Data excerpts

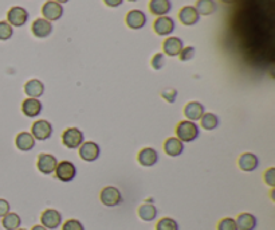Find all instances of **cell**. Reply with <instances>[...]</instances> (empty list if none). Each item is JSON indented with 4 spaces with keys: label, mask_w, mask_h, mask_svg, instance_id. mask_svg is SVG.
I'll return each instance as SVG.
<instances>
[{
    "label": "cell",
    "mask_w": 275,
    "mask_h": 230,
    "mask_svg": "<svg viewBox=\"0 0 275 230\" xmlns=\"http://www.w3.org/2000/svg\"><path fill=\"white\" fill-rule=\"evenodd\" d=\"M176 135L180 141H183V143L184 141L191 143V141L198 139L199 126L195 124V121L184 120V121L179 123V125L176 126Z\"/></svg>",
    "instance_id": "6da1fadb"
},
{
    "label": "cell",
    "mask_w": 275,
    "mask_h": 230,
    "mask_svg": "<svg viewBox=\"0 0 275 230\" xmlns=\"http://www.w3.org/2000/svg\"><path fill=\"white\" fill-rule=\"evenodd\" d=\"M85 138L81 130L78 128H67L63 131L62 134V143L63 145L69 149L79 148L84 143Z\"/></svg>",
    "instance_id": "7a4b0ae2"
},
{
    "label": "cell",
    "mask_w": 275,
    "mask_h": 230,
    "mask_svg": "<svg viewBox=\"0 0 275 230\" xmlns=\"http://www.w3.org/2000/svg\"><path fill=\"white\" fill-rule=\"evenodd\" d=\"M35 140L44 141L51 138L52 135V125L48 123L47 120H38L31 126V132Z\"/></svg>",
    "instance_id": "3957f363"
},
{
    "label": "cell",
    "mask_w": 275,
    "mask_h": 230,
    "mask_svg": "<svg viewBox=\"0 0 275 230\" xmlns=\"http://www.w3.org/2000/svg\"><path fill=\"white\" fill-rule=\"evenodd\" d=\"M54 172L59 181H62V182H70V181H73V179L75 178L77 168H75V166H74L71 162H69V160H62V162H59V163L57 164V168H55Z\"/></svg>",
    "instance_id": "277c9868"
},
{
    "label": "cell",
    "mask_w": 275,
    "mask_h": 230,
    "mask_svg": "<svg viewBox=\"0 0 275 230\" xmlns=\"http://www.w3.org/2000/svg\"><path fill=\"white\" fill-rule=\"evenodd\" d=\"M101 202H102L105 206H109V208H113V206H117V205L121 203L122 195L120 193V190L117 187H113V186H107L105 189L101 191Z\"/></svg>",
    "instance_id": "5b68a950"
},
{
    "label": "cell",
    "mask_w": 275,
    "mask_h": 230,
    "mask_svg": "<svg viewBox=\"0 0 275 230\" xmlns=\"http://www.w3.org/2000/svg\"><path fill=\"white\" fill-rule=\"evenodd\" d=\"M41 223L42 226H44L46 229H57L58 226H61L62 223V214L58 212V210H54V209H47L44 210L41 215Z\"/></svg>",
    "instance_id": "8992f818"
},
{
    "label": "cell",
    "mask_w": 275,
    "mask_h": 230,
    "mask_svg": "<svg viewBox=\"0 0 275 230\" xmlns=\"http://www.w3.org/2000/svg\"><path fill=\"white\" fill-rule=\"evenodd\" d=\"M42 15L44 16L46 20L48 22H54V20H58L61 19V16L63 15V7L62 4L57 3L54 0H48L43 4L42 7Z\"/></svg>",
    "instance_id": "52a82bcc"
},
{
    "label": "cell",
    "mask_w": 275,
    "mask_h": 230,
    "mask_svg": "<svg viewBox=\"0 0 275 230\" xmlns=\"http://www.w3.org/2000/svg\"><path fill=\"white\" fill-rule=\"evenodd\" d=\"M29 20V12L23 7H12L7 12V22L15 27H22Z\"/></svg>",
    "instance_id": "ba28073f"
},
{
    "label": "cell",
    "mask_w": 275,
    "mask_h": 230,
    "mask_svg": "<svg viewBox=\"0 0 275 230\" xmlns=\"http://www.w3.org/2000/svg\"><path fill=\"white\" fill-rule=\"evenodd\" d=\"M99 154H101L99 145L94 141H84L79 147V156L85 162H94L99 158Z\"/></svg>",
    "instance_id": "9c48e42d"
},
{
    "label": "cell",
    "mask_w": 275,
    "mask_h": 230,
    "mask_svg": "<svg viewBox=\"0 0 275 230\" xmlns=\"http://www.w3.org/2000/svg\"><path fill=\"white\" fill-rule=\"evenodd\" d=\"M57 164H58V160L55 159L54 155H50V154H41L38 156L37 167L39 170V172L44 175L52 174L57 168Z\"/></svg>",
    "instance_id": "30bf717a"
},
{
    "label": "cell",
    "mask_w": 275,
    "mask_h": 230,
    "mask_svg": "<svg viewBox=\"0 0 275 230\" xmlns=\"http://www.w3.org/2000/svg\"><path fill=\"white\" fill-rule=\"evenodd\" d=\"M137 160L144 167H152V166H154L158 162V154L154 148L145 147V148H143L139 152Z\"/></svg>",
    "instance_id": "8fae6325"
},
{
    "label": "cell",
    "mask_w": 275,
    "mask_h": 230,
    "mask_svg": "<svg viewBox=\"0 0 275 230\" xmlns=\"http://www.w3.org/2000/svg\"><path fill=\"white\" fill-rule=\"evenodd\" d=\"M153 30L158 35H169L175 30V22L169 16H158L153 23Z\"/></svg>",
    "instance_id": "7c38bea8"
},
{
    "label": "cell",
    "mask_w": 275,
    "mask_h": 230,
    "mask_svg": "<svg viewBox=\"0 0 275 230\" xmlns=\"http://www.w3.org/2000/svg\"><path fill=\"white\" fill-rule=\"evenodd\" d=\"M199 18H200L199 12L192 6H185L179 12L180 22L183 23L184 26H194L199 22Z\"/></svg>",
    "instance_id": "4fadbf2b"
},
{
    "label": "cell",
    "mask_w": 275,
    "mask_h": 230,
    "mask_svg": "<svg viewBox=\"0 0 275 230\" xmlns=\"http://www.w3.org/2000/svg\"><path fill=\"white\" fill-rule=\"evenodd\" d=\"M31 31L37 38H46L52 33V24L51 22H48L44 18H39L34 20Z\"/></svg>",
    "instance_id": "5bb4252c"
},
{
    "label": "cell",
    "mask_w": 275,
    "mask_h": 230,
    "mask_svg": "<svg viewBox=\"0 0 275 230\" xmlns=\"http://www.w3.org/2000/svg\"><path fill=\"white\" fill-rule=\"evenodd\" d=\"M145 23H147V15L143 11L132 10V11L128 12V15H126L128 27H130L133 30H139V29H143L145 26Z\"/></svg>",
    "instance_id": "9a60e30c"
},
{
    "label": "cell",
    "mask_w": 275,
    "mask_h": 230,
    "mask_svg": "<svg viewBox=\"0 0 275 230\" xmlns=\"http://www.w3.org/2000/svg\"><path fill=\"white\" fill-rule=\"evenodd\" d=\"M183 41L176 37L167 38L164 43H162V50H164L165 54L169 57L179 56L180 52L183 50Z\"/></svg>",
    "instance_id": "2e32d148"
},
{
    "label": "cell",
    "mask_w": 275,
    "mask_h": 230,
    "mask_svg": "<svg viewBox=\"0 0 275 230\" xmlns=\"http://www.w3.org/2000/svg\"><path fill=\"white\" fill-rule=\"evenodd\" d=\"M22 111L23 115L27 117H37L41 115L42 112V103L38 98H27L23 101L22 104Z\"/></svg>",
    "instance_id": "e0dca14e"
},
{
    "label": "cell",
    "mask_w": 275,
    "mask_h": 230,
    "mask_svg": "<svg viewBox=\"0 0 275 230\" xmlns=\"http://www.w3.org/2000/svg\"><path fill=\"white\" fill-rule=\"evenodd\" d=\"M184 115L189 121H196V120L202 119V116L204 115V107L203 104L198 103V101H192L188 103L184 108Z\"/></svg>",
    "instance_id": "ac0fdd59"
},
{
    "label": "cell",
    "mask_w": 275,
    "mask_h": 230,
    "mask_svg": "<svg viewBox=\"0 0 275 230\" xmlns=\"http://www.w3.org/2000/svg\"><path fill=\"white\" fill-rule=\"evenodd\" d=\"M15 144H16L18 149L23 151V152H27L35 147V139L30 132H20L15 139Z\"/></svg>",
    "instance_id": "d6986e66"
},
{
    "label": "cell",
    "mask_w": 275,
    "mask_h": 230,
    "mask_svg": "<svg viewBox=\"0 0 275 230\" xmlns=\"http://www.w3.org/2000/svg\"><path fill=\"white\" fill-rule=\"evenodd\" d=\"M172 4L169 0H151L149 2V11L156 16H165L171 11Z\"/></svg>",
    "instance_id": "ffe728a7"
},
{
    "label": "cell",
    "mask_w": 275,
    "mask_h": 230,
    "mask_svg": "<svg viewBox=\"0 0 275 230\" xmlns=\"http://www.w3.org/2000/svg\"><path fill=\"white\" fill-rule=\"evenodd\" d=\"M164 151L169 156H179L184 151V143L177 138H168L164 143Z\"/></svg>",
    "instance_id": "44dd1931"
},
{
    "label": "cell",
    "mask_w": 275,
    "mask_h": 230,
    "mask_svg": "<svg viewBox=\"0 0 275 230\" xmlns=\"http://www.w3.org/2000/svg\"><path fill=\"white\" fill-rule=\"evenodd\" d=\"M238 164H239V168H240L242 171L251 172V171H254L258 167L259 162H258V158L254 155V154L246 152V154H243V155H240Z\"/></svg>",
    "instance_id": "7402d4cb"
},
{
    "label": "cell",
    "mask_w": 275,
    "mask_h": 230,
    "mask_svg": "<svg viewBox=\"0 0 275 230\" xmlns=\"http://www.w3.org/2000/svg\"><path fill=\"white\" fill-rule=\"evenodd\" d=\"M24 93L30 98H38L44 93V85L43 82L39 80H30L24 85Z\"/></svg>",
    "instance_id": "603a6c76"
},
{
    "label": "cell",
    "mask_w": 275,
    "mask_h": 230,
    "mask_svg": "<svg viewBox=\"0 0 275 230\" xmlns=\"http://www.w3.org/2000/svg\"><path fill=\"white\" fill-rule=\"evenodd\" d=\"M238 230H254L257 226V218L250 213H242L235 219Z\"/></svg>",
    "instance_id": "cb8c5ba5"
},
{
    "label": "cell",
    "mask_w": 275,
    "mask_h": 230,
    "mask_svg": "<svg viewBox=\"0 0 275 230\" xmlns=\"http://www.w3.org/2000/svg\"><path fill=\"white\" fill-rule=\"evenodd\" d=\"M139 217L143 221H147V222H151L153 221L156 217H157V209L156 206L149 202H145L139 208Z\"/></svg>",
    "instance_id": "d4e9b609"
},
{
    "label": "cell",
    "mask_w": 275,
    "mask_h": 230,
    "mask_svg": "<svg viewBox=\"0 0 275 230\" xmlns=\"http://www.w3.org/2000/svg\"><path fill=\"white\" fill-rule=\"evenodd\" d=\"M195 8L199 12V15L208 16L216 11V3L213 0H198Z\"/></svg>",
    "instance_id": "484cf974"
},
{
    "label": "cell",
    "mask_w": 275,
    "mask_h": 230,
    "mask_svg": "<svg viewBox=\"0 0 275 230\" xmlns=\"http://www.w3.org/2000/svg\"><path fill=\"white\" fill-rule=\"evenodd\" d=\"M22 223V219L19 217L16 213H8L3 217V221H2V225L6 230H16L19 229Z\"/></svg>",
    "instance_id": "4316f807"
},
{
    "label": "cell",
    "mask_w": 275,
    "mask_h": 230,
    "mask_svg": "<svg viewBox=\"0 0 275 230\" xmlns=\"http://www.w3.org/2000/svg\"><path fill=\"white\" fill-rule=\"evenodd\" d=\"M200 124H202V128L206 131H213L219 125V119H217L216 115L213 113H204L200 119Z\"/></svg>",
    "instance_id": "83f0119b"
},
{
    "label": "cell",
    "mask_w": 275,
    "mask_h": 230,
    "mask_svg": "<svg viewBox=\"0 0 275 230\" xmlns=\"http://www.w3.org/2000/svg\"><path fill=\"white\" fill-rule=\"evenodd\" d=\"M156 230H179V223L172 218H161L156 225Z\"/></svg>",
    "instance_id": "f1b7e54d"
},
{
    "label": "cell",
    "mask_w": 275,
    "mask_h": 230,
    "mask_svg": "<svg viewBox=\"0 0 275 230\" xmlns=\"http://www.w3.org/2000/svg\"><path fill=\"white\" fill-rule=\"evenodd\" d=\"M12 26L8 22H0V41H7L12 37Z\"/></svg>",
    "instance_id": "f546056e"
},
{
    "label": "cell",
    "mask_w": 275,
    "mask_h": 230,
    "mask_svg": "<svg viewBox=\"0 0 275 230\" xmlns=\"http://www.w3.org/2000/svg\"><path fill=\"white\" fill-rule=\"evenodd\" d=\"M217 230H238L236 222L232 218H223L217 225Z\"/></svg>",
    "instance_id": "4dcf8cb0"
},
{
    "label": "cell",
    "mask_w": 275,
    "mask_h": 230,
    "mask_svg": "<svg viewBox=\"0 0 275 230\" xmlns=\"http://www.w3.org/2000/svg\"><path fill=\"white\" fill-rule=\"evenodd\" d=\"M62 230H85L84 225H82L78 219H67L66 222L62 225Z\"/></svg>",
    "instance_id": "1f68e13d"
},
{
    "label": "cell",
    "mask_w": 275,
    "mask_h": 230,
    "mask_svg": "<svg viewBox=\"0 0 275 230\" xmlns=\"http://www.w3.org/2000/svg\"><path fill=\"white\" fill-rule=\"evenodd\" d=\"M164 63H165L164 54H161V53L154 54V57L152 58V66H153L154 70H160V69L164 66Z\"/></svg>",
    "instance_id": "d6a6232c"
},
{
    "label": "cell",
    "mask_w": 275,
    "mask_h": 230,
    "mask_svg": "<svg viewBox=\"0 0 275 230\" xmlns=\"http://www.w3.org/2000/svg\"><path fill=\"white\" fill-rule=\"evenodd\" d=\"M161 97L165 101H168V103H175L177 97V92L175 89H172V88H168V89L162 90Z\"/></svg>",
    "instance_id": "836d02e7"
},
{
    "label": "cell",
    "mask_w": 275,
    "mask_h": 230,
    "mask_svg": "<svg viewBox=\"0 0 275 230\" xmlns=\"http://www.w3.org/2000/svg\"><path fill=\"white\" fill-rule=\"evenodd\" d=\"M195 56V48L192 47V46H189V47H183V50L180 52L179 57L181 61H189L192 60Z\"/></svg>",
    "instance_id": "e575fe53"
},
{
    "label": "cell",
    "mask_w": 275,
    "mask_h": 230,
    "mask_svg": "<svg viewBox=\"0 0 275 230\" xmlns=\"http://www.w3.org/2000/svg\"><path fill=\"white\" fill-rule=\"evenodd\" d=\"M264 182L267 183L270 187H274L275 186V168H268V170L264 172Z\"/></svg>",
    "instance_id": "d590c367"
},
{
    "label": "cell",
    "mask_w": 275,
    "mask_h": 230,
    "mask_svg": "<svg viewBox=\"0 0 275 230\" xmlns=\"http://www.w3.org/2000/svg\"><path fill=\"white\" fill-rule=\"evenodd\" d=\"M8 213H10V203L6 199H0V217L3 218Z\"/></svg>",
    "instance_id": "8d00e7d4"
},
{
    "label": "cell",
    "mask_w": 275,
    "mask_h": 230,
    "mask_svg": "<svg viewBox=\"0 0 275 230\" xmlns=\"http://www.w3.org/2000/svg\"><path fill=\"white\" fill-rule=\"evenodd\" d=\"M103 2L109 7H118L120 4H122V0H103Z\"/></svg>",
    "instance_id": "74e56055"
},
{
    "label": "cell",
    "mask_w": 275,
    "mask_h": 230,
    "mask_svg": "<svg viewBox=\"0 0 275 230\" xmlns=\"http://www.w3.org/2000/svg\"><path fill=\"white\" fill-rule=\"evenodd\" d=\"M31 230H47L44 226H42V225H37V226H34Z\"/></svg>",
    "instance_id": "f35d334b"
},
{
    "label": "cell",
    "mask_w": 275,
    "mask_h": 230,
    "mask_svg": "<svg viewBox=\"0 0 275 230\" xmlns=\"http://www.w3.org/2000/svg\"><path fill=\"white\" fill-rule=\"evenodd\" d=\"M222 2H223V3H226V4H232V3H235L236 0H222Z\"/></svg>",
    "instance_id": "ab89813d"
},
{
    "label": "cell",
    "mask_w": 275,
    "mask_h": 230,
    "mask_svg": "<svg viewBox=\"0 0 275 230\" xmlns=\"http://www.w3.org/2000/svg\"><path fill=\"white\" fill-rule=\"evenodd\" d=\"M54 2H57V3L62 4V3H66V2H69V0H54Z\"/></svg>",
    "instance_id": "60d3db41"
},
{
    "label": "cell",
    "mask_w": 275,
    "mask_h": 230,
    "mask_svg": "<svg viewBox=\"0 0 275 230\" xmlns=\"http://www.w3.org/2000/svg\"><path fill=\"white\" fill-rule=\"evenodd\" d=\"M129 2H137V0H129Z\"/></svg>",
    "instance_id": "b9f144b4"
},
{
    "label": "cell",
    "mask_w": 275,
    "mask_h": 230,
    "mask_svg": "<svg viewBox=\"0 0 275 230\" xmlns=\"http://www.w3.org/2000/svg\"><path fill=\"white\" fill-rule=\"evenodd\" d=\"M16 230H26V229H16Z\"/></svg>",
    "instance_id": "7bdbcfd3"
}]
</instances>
* * *
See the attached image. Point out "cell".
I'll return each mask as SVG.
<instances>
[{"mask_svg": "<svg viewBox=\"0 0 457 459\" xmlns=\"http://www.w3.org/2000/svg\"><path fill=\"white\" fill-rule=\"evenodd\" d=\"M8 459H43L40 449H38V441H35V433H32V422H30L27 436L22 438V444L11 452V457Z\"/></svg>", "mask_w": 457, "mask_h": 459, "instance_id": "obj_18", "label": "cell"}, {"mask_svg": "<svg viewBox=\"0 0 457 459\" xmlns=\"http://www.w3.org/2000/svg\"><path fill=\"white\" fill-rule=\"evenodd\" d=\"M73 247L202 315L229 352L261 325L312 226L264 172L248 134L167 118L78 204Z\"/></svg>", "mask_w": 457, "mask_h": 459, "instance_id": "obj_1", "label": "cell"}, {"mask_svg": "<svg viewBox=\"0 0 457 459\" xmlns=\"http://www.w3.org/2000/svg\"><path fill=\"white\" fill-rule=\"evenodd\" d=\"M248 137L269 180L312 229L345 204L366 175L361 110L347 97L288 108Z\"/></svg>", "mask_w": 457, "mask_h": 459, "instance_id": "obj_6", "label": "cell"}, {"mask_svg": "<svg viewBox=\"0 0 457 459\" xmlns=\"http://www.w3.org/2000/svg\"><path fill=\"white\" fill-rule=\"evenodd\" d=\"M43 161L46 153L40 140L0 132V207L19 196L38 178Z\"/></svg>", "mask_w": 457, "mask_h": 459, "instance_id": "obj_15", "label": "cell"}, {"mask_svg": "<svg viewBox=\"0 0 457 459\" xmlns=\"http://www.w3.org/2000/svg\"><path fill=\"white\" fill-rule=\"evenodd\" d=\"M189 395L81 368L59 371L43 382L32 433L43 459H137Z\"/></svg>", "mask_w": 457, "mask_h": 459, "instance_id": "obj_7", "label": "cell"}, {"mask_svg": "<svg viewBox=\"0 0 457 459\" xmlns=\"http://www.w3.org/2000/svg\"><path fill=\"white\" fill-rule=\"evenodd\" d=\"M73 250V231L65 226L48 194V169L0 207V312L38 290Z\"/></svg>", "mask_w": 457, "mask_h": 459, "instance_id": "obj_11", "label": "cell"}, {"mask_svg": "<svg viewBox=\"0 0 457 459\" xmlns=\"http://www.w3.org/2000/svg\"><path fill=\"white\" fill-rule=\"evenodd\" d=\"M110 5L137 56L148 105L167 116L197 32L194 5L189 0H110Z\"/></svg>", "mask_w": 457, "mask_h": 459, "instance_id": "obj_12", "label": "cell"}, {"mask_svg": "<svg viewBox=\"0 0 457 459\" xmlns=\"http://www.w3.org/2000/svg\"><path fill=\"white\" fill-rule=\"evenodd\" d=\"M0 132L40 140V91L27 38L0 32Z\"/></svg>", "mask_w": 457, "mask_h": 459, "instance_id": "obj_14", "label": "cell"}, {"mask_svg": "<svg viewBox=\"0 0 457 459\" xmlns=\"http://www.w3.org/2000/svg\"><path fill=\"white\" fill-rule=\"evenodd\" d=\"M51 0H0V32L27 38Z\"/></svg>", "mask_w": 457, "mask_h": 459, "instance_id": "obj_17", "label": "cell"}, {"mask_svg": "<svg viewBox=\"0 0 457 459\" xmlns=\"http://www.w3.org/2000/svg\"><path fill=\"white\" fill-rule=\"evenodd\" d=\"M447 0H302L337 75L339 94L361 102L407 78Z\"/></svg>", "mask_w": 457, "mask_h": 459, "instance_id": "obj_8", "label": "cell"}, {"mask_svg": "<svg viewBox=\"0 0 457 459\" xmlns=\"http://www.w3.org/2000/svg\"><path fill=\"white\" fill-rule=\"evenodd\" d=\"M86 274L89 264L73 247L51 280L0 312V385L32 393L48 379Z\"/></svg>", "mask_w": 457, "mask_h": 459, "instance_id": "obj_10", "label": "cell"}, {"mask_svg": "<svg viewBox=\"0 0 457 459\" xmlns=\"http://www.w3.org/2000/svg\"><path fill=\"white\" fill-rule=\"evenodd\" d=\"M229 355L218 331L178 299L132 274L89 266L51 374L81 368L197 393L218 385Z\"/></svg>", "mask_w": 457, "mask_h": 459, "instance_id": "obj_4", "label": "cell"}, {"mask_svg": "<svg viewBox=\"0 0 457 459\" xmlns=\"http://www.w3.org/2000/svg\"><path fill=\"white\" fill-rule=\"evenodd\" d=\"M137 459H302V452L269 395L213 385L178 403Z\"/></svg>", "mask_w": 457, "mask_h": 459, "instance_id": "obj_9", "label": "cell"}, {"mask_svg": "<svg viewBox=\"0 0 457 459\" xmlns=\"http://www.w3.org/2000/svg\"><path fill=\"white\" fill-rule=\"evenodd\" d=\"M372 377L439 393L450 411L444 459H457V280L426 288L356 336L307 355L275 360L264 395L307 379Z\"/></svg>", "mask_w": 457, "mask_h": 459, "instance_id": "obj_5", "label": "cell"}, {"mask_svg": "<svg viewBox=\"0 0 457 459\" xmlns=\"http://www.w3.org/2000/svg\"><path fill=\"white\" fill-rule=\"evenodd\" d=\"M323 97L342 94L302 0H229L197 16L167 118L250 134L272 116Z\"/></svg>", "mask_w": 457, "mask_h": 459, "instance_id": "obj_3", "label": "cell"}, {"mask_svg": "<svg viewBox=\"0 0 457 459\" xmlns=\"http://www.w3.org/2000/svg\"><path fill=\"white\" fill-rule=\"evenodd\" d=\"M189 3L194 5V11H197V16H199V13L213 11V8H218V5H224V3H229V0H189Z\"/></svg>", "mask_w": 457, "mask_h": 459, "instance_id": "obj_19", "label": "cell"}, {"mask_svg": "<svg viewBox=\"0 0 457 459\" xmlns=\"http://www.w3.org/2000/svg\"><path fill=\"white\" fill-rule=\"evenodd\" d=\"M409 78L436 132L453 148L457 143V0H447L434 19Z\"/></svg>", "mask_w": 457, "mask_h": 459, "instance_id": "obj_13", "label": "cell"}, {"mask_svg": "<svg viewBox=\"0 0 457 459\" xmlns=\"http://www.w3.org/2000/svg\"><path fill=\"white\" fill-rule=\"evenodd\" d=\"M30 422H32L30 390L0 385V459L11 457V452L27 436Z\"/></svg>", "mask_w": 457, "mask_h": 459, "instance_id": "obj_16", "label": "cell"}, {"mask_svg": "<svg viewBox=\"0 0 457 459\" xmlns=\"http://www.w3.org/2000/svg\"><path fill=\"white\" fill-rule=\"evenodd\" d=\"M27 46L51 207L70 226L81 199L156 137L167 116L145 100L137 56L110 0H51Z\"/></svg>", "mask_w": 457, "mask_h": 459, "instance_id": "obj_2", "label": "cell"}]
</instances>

# What is required
Select every line of the material above that contains the string "return". Case counts.

# Written response
I'll return each instance as SVG.
I'll return each mask as SVG.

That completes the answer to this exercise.